The "breakthrough" in designating Masood Azhar as a global terrorist came during Pakistan Prime Minister Imran Khan's recent visit to China where the two sides agreed to withdraw their opposition to the latest move to blacklist the JeM chief, a media report said here Thursday. The UN's sanctions committee announced Wednesday the designation of Pakistan-based Azhar, leader of the Jaish-e-Mohammed (JeM), over its ties to Al-Qaeda.
The US, France along with the UK had moved the proposal to designate Azhar as a "global terrorist" in the UN Security Council's 1267 Al Qaeda Sanctions Committee in February, just days after the deadly Pulwama terror attack that killed 40 CRPF soldiers. A veto-wielding permanent member of the UNSC, China was the sole hold-out in the 15-nation world body on the bid to blacklist Azhar, blocking four attempts since 2009 by placing a "technical hold" and asking for "more time to examine" the proposal.
Hours after sanctions were imposed on Azhar, the Express Tribune newspaper, quoting diplomatic sources, reported that Pakistan and China held extensive discussions before making a decision on the Azhar issue. "It is believed that the breakthrough came during the recent visit of Prime Minister Imran Khan to China where both sides agreed to withdraw opposition to the latest move after realising that Islamabad's concerns were addressed," the report said.

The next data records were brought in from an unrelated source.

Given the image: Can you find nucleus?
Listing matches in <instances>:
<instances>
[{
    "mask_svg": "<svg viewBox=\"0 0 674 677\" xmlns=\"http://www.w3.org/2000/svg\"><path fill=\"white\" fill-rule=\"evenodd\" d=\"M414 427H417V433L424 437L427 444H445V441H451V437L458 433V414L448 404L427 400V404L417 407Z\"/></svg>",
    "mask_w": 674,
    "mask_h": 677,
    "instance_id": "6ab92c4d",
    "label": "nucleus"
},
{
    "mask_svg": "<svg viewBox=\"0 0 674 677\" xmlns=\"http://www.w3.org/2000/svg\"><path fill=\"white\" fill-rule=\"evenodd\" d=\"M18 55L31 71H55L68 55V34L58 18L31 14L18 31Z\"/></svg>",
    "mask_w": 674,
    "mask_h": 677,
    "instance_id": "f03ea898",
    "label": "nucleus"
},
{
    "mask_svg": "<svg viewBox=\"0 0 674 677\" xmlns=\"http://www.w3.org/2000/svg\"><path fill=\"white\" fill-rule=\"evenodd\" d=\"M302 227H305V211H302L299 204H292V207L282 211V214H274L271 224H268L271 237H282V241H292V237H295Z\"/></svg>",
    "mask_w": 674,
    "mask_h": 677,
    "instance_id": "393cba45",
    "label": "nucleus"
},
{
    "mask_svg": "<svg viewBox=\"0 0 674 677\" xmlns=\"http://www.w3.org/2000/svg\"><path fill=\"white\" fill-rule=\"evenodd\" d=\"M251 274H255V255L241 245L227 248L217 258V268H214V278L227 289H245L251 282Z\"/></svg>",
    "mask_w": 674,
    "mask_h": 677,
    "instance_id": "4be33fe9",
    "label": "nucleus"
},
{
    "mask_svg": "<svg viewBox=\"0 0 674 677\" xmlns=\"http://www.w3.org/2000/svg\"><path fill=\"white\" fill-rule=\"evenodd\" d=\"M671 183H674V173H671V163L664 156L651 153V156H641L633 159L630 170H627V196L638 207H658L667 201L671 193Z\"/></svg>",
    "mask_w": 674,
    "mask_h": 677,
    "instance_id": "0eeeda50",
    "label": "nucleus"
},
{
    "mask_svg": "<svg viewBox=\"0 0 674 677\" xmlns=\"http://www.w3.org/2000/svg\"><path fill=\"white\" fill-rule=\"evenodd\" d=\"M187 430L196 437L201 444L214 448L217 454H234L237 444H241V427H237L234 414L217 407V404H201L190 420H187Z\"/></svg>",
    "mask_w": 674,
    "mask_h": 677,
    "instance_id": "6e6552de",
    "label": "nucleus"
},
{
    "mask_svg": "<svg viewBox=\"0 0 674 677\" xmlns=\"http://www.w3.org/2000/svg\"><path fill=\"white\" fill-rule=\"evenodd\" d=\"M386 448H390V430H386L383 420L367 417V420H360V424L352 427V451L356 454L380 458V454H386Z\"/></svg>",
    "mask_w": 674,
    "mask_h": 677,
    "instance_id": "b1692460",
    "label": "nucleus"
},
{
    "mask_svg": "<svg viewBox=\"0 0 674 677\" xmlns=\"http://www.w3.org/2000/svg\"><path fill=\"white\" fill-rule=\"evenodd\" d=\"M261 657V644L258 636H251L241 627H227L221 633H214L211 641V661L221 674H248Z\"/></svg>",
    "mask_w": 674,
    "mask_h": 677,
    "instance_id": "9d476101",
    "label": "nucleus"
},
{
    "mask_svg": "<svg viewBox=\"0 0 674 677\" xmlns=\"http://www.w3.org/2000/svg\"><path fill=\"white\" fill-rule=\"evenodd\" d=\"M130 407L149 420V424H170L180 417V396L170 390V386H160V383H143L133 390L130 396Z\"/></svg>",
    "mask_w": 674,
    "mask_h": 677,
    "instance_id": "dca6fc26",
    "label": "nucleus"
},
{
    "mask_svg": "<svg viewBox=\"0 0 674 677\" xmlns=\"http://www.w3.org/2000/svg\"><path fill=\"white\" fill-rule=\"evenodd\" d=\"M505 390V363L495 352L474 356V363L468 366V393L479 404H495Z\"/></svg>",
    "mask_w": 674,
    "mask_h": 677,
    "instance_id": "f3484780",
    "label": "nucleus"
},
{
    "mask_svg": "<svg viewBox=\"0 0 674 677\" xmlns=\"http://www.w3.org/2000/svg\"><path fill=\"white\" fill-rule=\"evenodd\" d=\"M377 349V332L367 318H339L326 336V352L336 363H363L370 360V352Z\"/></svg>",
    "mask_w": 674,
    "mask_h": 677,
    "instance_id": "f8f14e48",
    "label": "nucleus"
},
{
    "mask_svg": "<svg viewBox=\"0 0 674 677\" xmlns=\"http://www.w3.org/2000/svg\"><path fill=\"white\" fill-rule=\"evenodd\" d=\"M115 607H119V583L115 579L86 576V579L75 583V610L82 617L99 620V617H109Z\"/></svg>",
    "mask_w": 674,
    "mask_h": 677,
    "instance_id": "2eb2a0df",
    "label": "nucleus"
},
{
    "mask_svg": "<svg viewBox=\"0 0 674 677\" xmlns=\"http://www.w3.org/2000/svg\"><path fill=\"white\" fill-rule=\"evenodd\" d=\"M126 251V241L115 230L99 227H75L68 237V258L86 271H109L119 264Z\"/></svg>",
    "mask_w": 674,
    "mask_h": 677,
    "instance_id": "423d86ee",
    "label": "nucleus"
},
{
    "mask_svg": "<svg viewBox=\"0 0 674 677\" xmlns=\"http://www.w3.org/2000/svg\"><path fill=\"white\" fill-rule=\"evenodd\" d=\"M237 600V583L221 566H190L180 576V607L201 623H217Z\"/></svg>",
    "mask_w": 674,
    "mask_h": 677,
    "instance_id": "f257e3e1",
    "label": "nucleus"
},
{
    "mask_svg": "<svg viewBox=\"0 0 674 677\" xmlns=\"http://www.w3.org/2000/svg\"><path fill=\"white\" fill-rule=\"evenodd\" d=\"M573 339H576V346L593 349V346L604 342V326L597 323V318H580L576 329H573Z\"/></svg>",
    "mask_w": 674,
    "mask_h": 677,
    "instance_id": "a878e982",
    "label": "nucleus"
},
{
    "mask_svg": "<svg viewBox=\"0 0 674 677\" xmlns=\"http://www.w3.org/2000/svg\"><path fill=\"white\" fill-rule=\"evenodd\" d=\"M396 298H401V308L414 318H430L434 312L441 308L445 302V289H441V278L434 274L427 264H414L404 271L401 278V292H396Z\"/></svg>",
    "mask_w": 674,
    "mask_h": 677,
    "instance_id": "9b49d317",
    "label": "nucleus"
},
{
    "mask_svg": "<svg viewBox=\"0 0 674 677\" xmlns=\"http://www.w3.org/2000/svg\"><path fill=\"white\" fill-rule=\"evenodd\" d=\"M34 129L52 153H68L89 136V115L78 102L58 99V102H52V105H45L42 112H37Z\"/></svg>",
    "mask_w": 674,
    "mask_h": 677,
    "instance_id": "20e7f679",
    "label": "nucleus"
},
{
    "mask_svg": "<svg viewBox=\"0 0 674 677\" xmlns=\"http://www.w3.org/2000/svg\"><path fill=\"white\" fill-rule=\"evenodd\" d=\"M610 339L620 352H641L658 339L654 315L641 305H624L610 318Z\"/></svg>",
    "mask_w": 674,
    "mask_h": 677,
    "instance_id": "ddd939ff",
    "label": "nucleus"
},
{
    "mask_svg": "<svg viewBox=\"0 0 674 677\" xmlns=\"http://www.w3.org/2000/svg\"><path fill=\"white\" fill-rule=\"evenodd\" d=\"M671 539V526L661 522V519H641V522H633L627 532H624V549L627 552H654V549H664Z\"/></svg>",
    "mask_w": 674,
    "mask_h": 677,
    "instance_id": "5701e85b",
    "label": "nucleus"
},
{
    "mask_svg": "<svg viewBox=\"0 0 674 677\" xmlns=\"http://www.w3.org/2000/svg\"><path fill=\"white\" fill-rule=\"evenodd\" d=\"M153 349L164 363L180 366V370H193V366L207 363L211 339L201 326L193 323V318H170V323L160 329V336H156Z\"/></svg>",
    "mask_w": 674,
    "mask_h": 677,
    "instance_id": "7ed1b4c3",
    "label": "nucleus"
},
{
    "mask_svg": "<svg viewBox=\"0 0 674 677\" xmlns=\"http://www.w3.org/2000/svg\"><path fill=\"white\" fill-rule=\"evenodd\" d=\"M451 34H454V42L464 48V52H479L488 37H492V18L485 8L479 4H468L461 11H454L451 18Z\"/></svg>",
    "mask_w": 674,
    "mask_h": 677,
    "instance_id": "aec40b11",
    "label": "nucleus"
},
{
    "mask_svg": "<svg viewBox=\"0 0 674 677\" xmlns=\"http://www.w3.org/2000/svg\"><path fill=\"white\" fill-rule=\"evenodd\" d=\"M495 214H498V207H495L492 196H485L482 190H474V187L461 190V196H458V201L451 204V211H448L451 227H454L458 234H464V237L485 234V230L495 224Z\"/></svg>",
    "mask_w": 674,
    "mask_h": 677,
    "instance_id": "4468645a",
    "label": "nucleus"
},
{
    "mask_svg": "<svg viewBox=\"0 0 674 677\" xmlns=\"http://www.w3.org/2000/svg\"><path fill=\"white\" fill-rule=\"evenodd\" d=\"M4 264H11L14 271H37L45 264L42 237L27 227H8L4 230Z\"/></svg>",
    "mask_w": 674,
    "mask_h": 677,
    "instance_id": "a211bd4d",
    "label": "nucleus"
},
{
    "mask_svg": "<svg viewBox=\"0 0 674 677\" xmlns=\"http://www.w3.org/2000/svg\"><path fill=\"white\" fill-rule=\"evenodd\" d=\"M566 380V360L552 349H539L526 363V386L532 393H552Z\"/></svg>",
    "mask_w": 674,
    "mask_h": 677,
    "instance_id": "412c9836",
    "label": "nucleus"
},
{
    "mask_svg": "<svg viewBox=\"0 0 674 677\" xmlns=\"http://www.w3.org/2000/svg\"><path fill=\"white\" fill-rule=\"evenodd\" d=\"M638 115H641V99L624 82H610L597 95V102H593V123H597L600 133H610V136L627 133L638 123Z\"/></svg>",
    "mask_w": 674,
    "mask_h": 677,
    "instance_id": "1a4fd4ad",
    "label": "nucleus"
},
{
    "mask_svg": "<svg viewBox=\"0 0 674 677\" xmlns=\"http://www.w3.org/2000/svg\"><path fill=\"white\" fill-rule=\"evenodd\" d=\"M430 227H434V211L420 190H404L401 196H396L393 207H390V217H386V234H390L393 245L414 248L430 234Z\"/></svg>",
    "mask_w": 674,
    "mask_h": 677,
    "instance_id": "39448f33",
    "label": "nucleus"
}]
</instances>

Khan was in Beijing to attend the 2nd Belt and Road Forum hosted by Chinese President Xi Jinping from April 25 to 27. Apart from President Xi, the Pakistan prime minister met his Chinese counterpart Li Keqiang as well as Vice President Wang Qishan.
In Beijing, Foreign Ministry spokesman Geng Shuang said on Wednesday that China lifted its hold on the US, the UK and French proposal after a "careful study of the revised materials" it had to designate Azhar as a global terrorist.
The listing of Azhar means that he will now be facing a travel ban, assets freeze and arms embargo.
But the source told the paper that the listing does not mean the person should be detained. Another official claimed that authorities were "unaware" of Azhar's whereabouts. Pakistan's Foreign Minister Shah Mehmood Qureshi, during the peak of India-Pakistan tensions following the Pulwama terror attack had admitted that Azhar was in Pakistan. He also mentioned that the JeM chief was "very unwell" to the extent that he cannot leave his house.
The report also claimed that Islamabad agreeing to the designation of Azhar as a global terrorist was a "paradigm shift" in the country's approach.
An official said prime minister Khan had made a public commitment that Pakistan's soil would not be used against any country. However, he made it clear that Pakistan would go after these groups in a manner that the peace and security of the country was not affected.
The Washington Post reported that Azhar's sanctioning comes weeks after Washington said it was seeking to have him put on the UN blacklist. In Washington, a senior US administration official told reporters that "after 10 years China has done the right thing by lifting its hold on this designation."
The official, who insisted on speaking anonymously, said Britain and France joined the US in putting pressure on China after the February 14 attack, and Beijing seems to have understood "that it is increasingly important that its actions on the international stage on terrorism matched its rhetoric."
The official said the Trump administration is watching to see if Pakistan Prime Minister Khan's commitment to crack down on militants in the country "will translate into irreversible steps to end terrorist and militant safe havens inside Pakistan."
Meanwhile, a leading Hong Kong based newspaper reported that China's decision to lift its hold was taken considering that Beijing would be isolated over issue.
Analysts linked the climbdown to Beijing's increasing concerns about being isolated diplomatically at a time of heightened global concern about terrorism, but some also argued that the shift was made possible by a change of wording that avoided angering China's long-standing ally Pakistan, the South China Morning Post reported. Zhang Jiadong, a former Chinese diplomat in India and international relations professor at Fudan University in Shanghai, said: "This is a diplomatic concession from China for India, a signal of diplomatic support.
"At the same time, it was also driven by the global anti-terrorism trend. Without the February terrorist attack in Kashmir, China may not have agreed to India's request," Zhang was quoted as saying.
China's shift was the result of pressure mainly from the broader international community, and not just unilateral pressure from the Indian government, he said.
"In the past, we mainly took Pakistan's attitude into consideration, but now we need to balance Pakistan's relationship with India and the rest of the international community," Zhang added.